As it looks to protect its balance sheet in 2016, SM Energy Co. will focus its drilling and completion activity on the Permian Basin “to the maximum extent possible,” shifting to an oilier mix as it weathers the downturn in commodity prices.
In announcing its 4Q2015 results and guidance this week, SM said it plans to spend about $705 million in 2016 more or less evenly across its acreage in the Permian and the Bakken and Eagle Ford shales. The 2016 capital expenditure (capex) budget marks a shift from 2015, in which SM focused 52% of its budget on the Eagle Ford, with the Permian only accounting for around 20% of 2015 capex. Planned 2016 capex is down more than 45% compared with 2015 capex, management said.
The Denver-based exploration and production company also expects total production to fall noticeably from year-ago levels, albeit with higher per-barrel returns as the mix becomes more heavily weighted to oil with additional production coming online from the Permian and Williston basins in the second half of the year.
Production guidance for 2016 is 51-55 million boe, with 1Q2016 production expected to average 13.1-13.5 million boe. In 4Q2015, production totaled 14.9 million boe, with full-year 2015 production reaching a record 64.2 million boe, 16% higher year/year.

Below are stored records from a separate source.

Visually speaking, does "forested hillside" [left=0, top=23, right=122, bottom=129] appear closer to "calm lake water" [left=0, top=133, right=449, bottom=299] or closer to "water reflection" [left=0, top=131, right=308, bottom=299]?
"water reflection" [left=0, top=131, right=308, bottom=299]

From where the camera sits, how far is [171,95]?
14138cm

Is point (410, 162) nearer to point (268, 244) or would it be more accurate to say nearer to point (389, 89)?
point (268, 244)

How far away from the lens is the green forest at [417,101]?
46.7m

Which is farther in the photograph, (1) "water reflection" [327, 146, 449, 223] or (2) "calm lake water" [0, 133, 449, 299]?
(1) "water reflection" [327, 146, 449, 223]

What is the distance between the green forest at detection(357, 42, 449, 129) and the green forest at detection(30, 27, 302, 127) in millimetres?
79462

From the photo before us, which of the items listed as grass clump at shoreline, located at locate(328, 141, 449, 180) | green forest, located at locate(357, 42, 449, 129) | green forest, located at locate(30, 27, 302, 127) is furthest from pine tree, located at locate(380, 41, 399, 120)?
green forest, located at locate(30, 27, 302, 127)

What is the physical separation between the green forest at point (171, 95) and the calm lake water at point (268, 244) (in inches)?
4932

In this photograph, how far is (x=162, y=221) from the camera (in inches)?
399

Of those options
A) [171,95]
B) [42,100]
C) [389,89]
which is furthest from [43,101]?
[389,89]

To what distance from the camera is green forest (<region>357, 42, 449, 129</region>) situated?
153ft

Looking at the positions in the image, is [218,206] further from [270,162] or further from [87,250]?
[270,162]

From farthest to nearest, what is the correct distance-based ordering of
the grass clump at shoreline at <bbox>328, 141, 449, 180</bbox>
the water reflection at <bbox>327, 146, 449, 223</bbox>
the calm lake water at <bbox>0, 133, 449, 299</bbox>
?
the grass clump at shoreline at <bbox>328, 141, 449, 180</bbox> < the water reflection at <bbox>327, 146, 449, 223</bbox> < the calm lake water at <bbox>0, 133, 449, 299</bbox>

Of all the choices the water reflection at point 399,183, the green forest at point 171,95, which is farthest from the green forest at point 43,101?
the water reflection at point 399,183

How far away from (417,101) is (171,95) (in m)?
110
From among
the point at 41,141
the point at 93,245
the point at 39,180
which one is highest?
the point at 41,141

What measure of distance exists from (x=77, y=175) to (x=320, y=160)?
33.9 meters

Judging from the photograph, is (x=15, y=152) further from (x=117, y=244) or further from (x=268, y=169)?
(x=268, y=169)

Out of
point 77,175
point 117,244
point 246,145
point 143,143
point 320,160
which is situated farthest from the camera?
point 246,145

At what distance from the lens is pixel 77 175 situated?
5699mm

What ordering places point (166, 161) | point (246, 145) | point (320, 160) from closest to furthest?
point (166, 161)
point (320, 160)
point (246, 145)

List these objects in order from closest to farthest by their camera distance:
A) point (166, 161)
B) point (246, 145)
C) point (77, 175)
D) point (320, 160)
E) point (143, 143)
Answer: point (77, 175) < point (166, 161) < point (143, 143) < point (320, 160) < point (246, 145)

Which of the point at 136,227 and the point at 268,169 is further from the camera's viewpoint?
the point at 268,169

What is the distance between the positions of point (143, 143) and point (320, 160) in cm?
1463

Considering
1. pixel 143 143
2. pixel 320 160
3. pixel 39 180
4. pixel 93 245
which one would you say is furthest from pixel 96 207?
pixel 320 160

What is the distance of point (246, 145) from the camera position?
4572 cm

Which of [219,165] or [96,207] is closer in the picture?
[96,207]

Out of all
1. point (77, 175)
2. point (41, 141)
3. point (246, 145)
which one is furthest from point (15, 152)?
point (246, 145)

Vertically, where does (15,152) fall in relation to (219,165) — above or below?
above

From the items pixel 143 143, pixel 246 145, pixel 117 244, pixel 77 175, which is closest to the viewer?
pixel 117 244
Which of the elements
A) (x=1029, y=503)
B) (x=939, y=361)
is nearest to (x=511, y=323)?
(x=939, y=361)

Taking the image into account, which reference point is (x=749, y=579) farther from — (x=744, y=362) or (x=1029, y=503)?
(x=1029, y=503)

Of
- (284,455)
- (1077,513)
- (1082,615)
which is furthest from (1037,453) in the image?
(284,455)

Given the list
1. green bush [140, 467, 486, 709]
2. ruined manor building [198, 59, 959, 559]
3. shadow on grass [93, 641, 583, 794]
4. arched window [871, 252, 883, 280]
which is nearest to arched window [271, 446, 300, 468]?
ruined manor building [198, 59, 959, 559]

“We are transitioning to spending more in the Permian because at current prices, our program in the Permian generates better cash-on-cash returns and higher operating margins than our Eagle Ford programs,” CEO Jay Ottoson told analysts during the company’s quarterly conference call Wednesday. “Our Eagle Ford volumes, however, are large, and they decline rapidly when you first cut activity. And it takes a while for the Permian volumes to kick in. So overall you get a steep drop in production and then the rate flattens out.

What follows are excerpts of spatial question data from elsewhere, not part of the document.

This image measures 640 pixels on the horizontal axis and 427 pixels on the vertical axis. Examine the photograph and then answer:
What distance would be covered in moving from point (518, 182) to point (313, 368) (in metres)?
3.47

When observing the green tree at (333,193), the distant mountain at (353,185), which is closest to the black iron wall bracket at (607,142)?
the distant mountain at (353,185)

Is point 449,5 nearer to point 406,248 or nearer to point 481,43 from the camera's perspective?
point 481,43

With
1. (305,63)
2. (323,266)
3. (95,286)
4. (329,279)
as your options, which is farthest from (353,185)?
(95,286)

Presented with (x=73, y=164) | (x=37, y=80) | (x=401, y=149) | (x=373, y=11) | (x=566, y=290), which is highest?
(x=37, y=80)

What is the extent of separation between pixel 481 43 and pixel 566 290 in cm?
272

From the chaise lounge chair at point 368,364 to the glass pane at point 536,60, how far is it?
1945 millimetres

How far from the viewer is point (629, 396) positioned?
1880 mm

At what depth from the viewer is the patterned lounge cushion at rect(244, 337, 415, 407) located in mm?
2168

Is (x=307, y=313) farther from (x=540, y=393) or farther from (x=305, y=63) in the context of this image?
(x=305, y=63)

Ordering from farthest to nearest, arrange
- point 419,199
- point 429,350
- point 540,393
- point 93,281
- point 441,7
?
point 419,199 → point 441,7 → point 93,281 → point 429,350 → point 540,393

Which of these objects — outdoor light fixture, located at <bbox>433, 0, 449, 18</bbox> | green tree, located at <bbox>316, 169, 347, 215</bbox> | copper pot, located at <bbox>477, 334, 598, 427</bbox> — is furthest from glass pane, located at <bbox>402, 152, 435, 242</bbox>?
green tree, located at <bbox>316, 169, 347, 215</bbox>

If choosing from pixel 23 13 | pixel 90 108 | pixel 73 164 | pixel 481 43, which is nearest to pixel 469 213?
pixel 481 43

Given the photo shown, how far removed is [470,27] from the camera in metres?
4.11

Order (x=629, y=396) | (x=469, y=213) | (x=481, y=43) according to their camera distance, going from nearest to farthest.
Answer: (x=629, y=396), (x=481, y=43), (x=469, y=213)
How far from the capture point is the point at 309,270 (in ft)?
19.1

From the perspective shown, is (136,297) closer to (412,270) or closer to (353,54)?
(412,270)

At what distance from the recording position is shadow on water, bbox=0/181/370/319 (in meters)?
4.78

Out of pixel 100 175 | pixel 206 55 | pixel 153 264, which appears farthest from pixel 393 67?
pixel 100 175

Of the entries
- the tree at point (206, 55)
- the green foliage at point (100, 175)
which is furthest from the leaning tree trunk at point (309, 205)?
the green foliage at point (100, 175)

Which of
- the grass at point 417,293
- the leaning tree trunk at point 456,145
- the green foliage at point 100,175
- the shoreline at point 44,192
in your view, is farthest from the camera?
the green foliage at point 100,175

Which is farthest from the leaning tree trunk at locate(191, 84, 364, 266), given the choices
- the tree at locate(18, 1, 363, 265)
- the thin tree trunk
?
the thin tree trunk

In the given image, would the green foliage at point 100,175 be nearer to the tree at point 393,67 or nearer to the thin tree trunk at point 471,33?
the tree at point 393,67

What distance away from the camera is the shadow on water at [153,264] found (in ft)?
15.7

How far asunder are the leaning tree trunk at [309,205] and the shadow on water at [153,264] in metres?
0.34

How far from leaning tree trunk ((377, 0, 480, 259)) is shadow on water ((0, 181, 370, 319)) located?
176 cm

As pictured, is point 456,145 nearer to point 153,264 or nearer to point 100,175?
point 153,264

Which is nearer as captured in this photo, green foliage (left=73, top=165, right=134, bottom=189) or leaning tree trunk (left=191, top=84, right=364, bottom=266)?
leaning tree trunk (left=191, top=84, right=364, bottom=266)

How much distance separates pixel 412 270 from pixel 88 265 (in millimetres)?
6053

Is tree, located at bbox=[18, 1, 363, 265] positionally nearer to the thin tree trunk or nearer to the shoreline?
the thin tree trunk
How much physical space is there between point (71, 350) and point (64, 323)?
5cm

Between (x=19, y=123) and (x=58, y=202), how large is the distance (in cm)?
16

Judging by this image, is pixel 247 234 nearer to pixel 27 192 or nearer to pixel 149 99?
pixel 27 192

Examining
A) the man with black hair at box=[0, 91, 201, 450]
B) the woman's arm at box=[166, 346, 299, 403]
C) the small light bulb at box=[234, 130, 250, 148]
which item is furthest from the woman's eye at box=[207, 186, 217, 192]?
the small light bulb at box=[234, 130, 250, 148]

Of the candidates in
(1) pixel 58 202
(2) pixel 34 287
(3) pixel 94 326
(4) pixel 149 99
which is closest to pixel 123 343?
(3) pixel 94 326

“Our overall operating margin per barrel should improve significantly” with production weighted more to oil, “which will have a positive impact on cash flows and on our debt leverage,” he said. “Look, I know the optics of this initially aren’t great, but it’s the right thing to do in order to optimize cash flow, and cash flow is the lifeblood of our business.”
SM dropped to six operated rigs by the end of 2015 while slowing or postponing completions across its major operating areas. The independent also significantly reduced third party Eagle Ford operating activity. The company is currently operating one rig in the Eagle Ford, two in the Bakken and one n the Permian, with plans to redeploy a second rig from the Eagle Ford to the Permian later this year.

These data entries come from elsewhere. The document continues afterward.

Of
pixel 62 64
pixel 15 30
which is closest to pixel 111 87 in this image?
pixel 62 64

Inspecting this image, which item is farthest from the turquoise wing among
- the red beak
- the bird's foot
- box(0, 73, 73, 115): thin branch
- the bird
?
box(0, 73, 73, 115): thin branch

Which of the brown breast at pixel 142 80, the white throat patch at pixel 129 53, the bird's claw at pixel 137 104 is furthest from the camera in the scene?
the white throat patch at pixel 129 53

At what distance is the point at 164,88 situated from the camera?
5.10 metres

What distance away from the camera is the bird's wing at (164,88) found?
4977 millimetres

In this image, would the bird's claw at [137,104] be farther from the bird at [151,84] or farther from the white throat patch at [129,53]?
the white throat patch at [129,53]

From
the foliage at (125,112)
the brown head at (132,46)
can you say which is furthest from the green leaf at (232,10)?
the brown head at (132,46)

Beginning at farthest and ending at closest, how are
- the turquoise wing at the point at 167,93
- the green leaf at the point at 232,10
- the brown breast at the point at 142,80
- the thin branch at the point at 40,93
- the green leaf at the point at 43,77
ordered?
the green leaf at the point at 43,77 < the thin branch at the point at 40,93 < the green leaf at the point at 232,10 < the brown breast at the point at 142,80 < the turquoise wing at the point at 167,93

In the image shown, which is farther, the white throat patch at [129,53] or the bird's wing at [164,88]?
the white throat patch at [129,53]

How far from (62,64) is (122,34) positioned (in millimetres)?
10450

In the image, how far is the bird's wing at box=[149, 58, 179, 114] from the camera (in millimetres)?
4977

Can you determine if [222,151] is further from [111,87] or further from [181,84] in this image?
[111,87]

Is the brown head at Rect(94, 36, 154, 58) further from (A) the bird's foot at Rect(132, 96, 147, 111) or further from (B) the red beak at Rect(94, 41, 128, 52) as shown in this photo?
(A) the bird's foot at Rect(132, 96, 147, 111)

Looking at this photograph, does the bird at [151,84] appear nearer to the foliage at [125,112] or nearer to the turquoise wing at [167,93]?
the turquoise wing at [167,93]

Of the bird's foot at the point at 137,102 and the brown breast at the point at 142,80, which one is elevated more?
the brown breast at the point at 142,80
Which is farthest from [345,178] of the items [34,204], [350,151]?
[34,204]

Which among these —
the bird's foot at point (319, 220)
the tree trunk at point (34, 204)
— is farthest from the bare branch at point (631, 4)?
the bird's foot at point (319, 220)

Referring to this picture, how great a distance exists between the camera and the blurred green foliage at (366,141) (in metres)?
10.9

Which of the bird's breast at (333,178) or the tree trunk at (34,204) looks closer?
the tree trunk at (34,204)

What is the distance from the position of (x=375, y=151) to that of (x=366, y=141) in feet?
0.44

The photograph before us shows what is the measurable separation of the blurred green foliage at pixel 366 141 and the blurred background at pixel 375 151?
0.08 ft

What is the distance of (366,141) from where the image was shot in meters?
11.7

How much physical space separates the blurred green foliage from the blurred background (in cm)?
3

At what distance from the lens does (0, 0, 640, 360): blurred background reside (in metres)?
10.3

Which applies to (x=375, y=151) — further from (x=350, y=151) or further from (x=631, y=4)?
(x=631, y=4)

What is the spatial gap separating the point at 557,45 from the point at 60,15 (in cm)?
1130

SM expects to draw on its inventory of drilled but uncompleted wells throughout the year, management said, with 115 planned net completions in 2016.
CFO Wade Pursell said SM has currently drawn around $200 million on a $1.5 billion revolving credit facility, with that credit line based on a $2 billion borrowing base.
The company’s 2016 business plan “run at current strip pricing stays within this level,” Pursell said. “And looking ahead to 2017, we have a plan that stays below four times as well, assuming oil prices average $45/bbl and natural gas $2.75/MMBtu. These prices approximated a recent strip...
“Now while we believe prices will be at or above these levels in 2017, we obviously will not bet the balance sheet on it. Accordingly, we’ve already had discussions with our banks about changing this covenant to something we would be much more comfortable with should prices not recover.”
He said he also anticipates the borrowing base to fall during the upcoming spring redetermination to a level “below the $1.5 billion commitment level, but not too far below that level. So we will still have significant liquidity available to us.”
SM finished 2015 with 471 million boe in proved reserves, down from 522 million boe as of year-end 2014, primarily on commodity price-related negative revisions. Pre-tax present value discounted at 10%, or PV10, of 2015 year-end proved reserves was $1.8 billion using Securities and Exchange Commission pricing. Reserves were 45% weighted to natural gas, 31% to oil and 24% to natural gas liquids.
Management said hedges are in place for more than 30% of projected 2016 oil production at an average price of $88.01/bbl West Texas Intermediate, and more than 55% of projected natural gas production at $3.61/MMBtu.
Net losses were $340.3 million (minus $5.01/share) in 4Q2015, compared with profits of $331.7 million in the year-ago quarter. SM took a $344.2 million charge for impairments on its reserves.
For 2015, net losses were $722.9 million (minus $6.61/share), compared with a net income of $666.1 million for 2014.